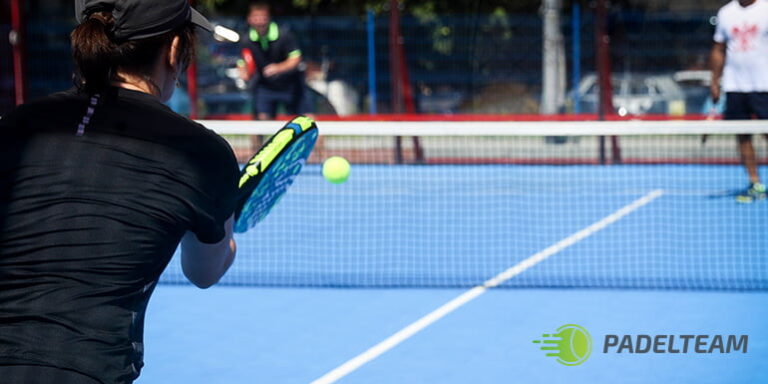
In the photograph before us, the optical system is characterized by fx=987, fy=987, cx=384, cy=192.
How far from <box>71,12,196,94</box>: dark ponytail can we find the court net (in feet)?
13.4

* * *

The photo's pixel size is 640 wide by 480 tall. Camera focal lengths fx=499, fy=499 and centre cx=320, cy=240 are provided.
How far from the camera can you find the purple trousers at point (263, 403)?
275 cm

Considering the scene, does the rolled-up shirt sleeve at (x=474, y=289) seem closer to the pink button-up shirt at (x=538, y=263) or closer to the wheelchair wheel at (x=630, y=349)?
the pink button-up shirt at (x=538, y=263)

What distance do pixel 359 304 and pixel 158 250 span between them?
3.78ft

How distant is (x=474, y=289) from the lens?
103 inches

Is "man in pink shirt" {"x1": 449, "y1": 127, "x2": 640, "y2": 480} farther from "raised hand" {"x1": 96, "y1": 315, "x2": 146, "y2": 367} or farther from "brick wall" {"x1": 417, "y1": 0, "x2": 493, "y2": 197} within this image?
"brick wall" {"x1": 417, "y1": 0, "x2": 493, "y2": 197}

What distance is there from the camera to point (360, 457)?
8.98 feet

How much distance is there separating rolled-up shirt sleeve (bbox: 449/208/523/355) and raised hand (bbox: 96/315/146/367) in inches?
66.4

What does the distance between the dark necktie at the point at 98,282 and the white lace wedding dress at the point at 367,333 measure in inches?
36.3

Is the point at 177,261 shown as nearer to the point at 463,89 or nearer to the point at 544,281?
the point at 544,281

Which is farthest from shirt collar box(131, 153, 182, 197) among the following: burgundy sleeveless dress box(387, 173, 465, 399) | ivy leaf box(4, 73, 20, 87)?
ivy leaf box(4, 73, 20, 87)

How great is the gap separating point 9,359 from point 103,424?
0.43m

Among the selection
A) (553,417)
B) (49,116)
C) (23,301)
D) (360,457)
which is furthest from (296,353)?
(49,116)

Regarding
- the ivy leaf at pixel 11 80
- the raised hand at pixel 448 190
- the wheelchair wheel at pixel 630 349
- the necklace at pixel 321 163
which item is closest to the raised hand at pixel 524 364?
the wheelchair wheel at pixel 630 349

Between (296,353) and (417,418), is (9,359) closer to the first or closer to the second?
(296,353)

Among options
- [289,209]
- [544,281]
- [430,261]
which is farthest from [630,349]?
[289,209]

- STATED EXERCISE: Report every line of the items above that contains the string "dress", copying each such line in full. Case counts, so a line matches only if the letters have the same case.

- EXERCISE RESULT:
What does the distance between the dark necktie at the point at 98,282 and the white lace wedding dress at the point at 367,333 measure in inches?
Which is farthest from shirt collar box(131, 153, 182, 197) among the following: burgundy sleeveless dress box(387, 173, 465, 399) | ivy leaf box(4, 73, 20, 87)?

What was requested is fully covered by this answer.